NFKB is a generic name for an evolutionarily conserved transcription factor system that contributes to the effective mounting of an immune response as well as to the regulation of cell proliferation, development, and apoptosis. The NFKB system appears to be activated in stressful situations and in response to tissue damage [76]. In addition, NFKB is involved in the regulation of chemokine and cytokine genes. For example, work by Libermann and Baltimore [77] determined through in vitro studies that NFKB is an important mediator for the activation of the IL6 gene by a variety of IL6 inducers.

While no studies were found that demonstrated an association between NFKB and sleep disturbance, three studies have identified associations between IL6 and sleep disturbance [21], [22], [78]. In a study that compared patients with chronic low back pain to age- and sex-matched controls [78], poorer sleep quality was associated with higher levels of IL6 in the patients with chronic low back pain. In another study [21], a synonymous SNP within the IL6 coding region (rs2069849) was protective against obstructive sleep apnea in a sample of African Americans and produced qualitatively similar, albeit nonsignificant findings in a replication cohort of European-Americans due to a relatively low minor allele frequency. Interestingly, this same SNP (IL6 rs2069849, p = .014) was significant in the univariate analyses in our GMM study that consisted primarily of Caucasian participants. Additional research is warranted to evaluate the relationship between this SNP (IL6 rs2069849) and a variety of sleep disturbances and sleep disorders.

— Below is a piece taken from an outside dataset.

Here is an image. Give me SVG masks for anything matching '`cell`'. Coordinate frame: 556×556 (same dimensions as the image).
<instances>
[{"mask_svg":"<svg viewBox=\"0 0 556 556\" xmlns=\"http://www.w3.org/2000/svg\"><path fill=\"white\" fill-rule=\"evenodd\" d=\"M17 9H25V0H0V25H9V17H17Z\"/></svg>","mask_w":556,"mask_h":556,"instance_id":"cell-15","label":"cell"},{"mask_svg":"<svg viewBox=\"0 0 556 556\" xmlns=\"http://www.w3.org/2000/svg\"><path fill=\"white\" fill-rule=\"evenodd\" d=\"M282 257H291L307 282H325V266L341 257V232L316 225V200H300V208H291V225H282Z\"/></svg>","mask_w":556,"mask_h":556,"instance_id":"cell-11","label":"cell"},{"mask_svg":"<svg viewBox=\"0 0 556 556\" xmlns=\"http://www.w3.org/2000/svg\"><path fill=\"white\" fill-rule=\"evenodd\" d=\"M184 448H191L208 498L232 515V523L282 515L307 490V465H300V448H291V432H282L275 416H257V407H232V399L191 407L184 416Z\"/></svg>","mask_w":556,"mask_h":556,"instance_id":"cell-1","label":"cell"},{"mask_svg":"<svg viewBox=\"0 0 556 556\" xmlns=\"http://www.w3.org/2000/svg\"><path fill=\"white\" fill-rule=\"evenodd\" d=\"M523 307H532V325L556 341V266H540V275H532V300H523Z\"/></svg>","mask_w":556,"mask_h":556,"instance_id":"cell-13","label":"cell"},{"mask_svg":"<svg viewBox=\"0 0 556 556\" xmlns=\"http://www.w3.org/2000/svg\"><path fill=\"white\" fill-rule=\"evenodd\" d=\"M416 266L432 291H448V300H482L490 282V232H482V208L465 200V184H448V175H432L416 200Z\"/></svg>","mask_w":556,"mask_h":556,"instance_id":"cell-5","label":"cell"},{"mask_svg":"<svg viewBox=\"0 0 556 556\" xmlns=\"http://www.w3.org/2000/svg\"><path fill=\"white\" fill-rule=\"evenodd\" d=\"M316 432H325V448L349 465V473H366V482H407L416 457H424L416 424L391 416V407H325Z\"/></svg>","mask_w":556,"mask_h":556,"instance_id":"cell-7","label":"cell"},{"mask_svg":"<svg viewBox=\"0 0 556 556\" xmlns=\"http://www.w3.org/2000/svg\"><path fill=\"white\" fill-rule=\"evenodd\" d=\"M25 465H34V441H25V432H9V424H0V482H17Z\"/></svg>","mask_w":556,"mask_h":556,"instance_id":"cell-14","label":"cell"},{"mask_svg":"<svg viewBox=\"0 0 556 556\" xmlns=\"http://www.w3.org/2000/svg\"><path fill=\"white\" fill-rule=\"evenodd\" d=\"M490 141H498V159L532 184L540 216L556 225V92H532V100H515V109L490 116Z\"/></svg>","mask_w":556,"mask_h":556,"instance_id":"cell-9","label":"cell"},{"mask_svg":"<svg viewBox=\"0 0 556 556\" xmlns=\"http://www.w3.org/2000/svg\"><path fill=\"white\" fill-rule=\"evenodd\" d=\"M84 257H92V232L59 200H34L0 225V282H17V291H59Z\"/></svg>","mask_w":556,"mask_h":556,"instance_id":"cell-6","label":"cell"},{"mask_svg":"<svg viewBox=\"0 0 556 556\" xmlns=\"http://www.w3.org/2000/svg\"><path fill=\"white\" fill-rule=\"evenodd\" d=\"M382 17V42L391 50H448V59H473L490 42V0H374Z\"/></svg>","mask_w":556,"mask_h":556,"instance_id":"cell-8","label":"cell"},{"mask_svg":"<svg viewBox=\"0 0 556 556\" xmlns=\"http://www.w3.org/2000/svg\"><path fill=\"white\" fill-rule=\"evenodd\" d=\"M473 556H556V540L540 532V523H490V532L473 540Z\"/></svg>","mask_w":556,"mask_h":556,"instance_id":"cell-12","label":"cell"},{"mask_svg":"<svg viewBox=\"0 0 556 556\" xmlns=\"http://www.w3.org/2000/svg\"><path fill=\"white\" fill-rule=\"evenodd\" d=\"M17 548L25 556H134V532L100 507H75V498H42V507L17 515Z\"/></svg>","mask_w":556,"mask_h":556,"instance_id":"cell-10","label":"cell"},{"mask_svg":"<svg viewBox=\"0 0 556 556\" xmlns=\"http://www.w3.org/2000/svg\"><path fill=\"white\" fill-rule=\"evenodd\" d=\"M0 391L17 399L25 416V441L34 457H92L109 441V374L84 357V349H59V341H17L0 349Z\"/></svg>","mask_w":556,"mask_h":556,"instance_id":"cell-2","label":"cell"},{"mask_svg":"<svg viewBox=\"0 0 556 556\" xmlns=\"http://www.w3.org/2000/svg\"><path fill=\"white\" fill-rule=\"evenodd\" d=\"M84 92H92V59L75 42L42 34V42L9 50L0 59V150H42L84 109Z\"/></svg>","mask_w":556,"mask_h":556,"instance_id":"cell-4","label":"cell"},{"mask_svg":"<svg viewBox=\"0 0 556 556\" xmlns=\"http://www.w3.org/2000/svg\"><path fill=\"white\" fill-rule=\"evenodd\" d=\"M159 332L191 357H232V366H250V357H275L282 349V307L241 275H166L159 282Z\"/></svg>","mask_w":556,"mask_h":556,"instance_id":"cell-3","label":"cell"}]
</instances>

It is interesting to note that the SNP in IL6 (rs4719714), which was not significant in this study, was associated with higher levels of sleep disturbance in this same sample of patients and FCs at the time of the patients’ initiation of RT [22]. This finding suggests that the methods used to characterize the sleep disturbance phenotype influence the outcomes of candidate gene studies. The functional significance of the NFKB2 (rs7897947) and IL6 (rs35610689) SNPs that were associated with a decreased odds of belonging to the higher sleep disturbance class remain to be determined. Given the relatively small sample size, neither cumulative nor interaction effects between these two SNPs were evaluated. Future studies are warranted to replicate these findings and to evaluate for gene x gene as well as gene x environment interactions.

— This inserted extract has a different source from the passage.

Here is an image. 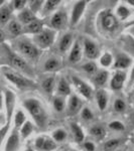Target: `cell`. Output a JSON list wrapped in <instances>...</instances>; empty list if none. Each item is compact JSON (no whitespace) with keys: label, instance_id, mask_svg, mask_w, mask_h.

Several study limitations need to be acknowledged. While the sample size for the GMM analysis was adequate [56], [57], larger samples may identify additional latent classes. In addition, findings from this study must be interpreted with caution until they are replicated in future studies. Ideally future studies should be done with sample sizes that are large enough to allow for confirmatory analyses of both the number and trajectories of the latent classes, as well as the phenotypic and genotypic characteristics that are unique to each class. In terms of the genetic analyses, additional studies with larger samples are needed to confirm the associations found in this study. Future studies can evaluate additional cytokine SNPs as well as serum levels of these cytokines to obtain more information on the functional significance of these genetic variations. In addition, future studies can examine the associations between different sleep disturbance phenotypes or endophenotypes (e.g., daytime sleepiness, total sleep time), using both subjective and objective measures, and pro- and anti-inflammatory cytokine genes.

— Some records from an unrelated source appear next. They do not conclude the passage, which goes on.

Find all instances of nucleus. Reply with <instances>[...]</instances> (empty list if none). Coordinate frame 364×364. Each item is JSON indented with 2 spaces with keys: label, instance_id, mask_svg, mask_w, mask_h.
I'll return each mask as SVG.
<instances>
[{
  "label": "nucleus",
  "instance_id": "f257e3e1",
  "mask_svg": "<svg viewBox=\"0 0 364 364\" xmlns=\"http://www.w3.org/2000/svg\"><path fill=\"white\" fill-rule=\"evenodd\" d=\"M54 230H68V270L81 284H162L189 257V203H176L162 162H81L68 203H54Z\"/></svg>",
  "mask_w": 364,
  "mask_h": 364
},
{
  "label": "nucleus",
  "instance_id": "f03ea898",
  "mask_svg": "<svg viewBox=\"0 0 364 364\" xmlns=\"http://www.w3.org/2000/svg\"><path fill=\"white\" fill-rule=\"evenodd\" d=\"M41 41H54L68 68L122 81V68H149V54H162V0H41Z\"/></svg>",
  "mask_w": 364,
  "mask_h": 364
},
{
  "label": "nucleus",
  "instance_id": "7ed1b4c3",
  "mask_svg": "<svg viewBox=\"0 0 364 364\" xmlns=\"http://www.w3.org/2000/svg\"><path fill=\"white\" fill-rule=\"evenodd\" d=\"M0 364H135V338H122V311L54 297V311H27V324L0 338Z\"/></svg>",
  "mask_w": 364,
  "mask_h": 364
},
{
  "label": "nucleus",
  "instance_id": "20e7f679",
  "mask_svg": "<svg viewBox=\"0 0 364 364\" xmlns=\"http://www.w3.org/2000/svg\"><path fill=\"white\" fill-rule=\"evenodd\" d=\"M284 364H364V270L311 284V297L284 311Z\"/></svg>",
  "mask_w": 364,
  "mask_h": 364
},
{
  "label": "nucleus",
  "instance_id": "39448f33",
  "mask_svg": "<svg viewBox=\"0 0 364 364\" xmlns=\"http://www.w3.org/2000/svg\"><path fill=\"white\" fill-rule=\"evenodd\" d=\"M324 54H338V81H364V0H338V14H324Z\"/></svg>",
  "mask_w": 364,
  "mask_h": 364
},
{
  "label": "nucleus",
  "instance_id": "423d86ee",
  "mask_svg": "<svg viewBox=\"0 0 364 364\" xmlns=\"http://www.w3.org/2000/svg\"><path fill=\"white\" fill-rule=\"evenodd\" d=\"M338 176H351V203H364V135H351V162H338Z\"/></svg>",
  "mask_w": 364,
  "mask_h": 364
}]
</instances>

Despite these limitations, findings from this study provide preliminary evidence for distinct sleep disturbance phenotypes in oncology patients and their FCs. Because the higher risk phenotype was associated with higher levels of depression and anxiety, as well as higher levels of physical and attentional fatigue, clinicians need to assess for multiple co-occurring symptoms in both oncology patients and their FCs. Finally, the candidate gene associations found in this study suggest a role for inflammation in the development of persistent levels of sleep disturbance.